I know that it already has the latest version.
It seems like the googlebots have _very_ different indexes.
Are they just poorley synchronized, or is there a reason for that?
Google writes in the guidelines that we should support the last-modified header
to save bandwith.
They could save even more bandwith for all of us if they just synchronized their bots better ;)
As you see, googlebot comes daily but still tries to validate against a months old version.
Is it a bug?
Today it grabbed the index page twice within 30 Minutes:
---------------------------8<---------------------------------
USER-AGENT: Googlebot/2.1 (+http://www.googlebot.com/bot.html)
IF-MODIFIED-SINCE: Wed, 06 Aug 2003 02:36:00 GMT
Last-Modified: Sun, 21 Sep 2003 23:12:46 GMT
ETag: 2053
Status: 200 OK
---------------------------8<---------------------------------
---------------------------8<---------------------------------
USER-AGENT: Googlebot/2.1 (+http://www.googlebot.com/bot.html)
IF-MODIFIED-SINCE: Wed, 06 Aug 2003 02:36:00 GMT
Last-Modified: Sun, 21 Sep 2003 23:12:46 GMT
ETag: 2053
---------------------------8<---------------------------------
Now that is really interesting:
on [24/Sep/2003:05:05:59 +0200] *.18 looked for: IF-MODIFIED-SINCE: Tue, 05 Aug 2003 00:43:16 GMT
on [25/Sep/2003:08:08:35 +0200] *.143 looked for: IF-MODIFIED-SINCE: Wed, 06 Aug 2003 02:36:00 GMT
on [25/Sep/2003:08:35:17 +0200] *.169 looked for: IF-MODIFIED-SINCE: Wed, 06 Aug 2003 02:36:00 GMT
Seems to me like google updates each index when it is 50 days old without synchronizing among themselves.
Isn't this interesting?
Just a thought.
Just a possibility (i.e. guess) that comes to mind in answer to your question. I certianly don't know, of course.
I wouldn't underestimate the google techies. They are not as lame as such webmasters. They just have to compare a checksum of old and new ... boom. No need to fake ua.
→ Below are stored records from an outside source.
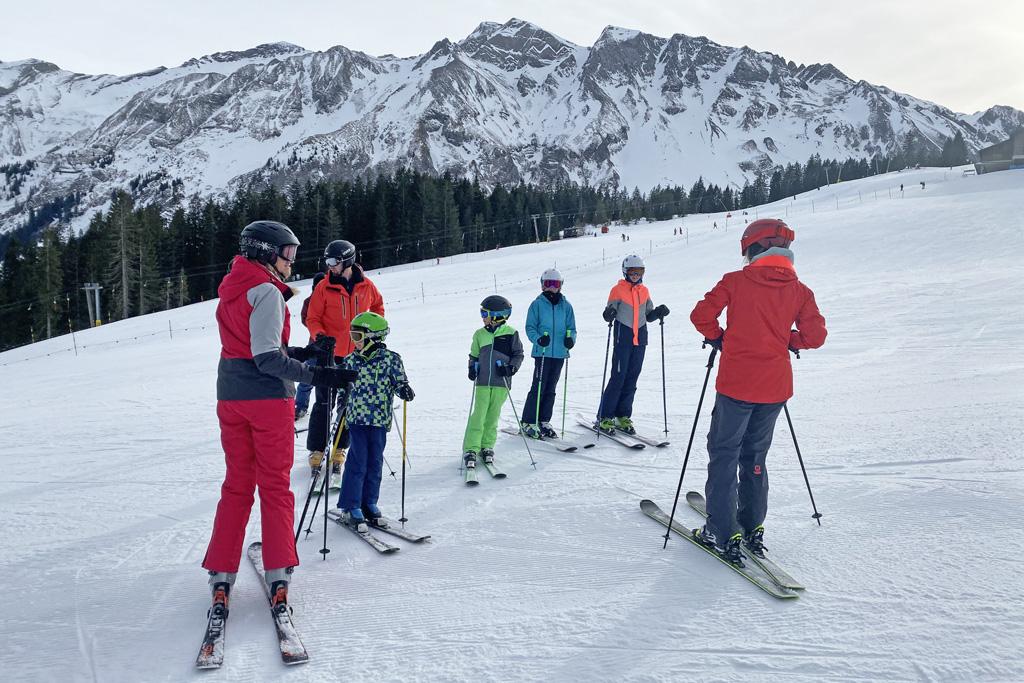Skiën in Sörenberg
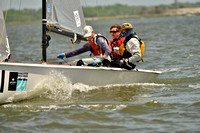 2018 Charleston Race Week A_1053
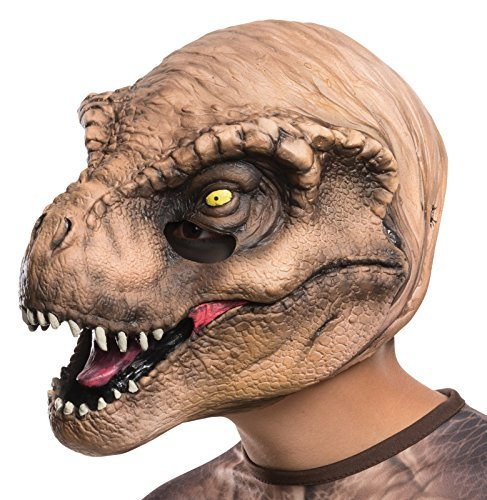 Rubie's Costume Jurassic World T-Rex Child Mask Costume Size: One Size Color: Tan / Brown, Model: 36609_NS, Toys & Play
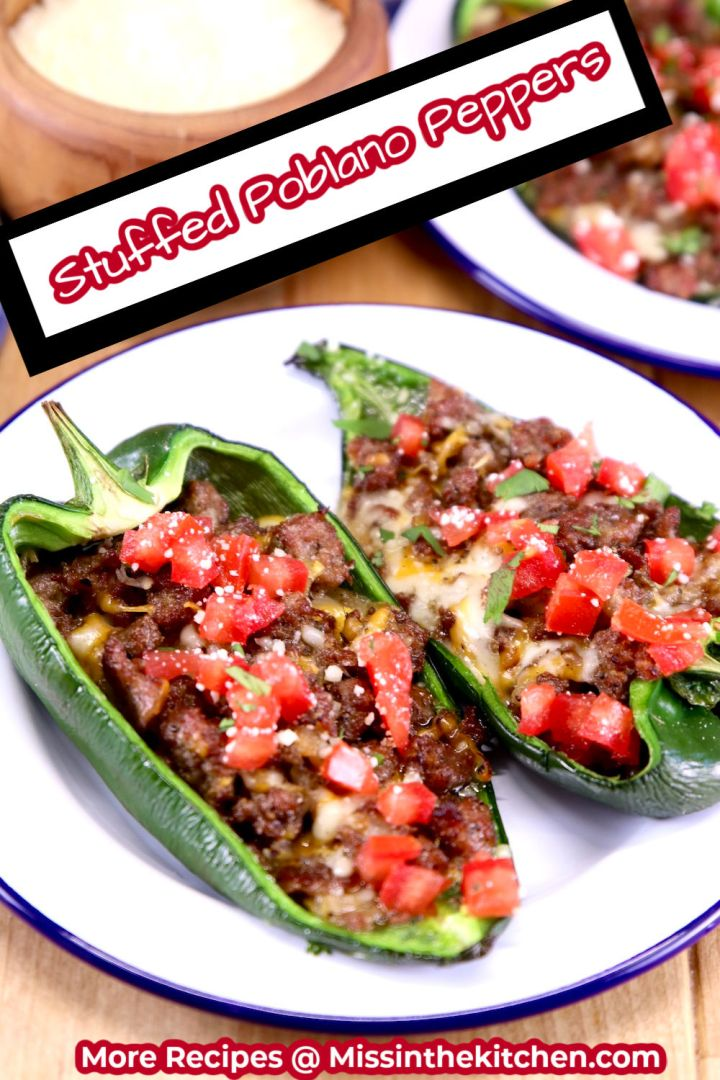 Stuffed Poblano Peppers plated with text overlay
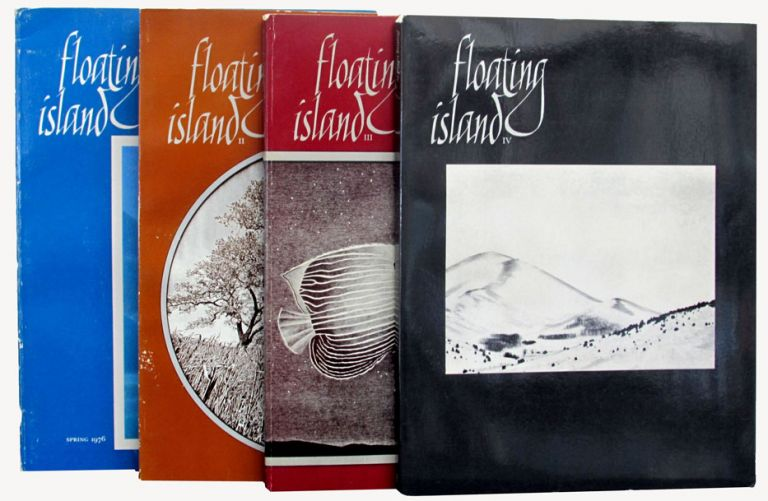 Floating Island, First Series, Volumes I-IV
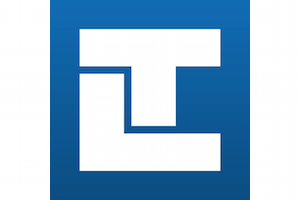 Travelogic Logo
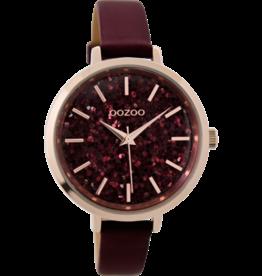 Oozoo Timepieces Oozoo Horloge Bordeaux C9221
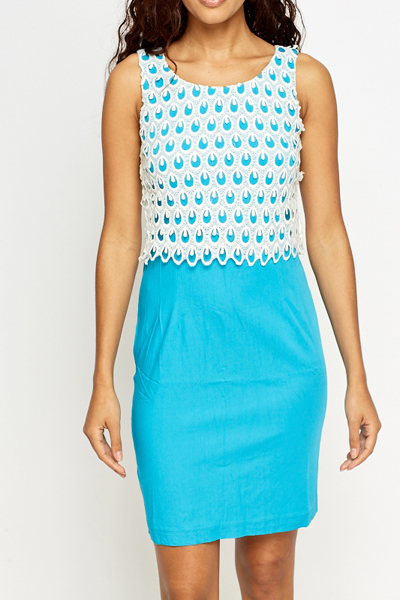 Peacock Overlay Contrast Dress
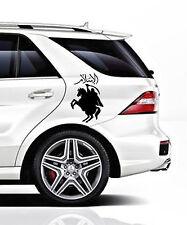 20X30 cm. (Arab warriors) , Islamic Calligraphy Wall,car sticker # 18
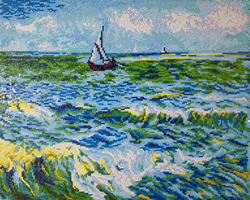 Diamond Dotz Seascape at Saint Maries (Van Gogh) - Needleart World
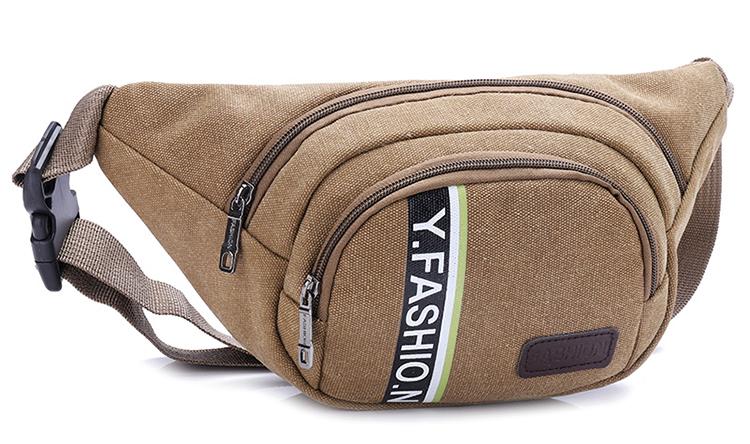 Sport Fanny Bag Men Running Belt Waist Pack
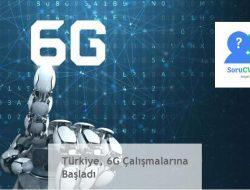 Türkiye, 6G Çalışmalarına Başladı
on [24/Sep/2003:05:05:59 +0200] *.18 looked for: IF-MODIFIED-SINCE: Tue, 05 Aug 2003 00:43:16 GMT
on [25/Sep/2003:08:08:35 +0200] *.143 looked for: IF-MODIFIED-SINCE: Wed, 06 Aug 2003 02:36:00 GMT
on [25/Sep/2003:08:35:17 +0200] *.169 looked for: IF-MODIFIED-SINCE: Wed, 06 Aug 2003 02:36:00 GMT
on [26/Sep/2003:08:30:31 +0200] *.204 looked for: IF-MODIFIED-SINCE: Thu, 07 Aug 2003 05:01:34 GMT
Again: Exactly 50 days after last-modified
Can this be influenced by REVISIT_AFTER?
What I'm just seeing is that due to their decentralized system some Googlebots are crawling pages for which I changed the directory path a few days ago. The pages are still there but not linked to anymore. I changed the directory path a few days before I was deep-crawled but left the old ones there and I'm still getting traffic via them (the link to the main page is of course still functional).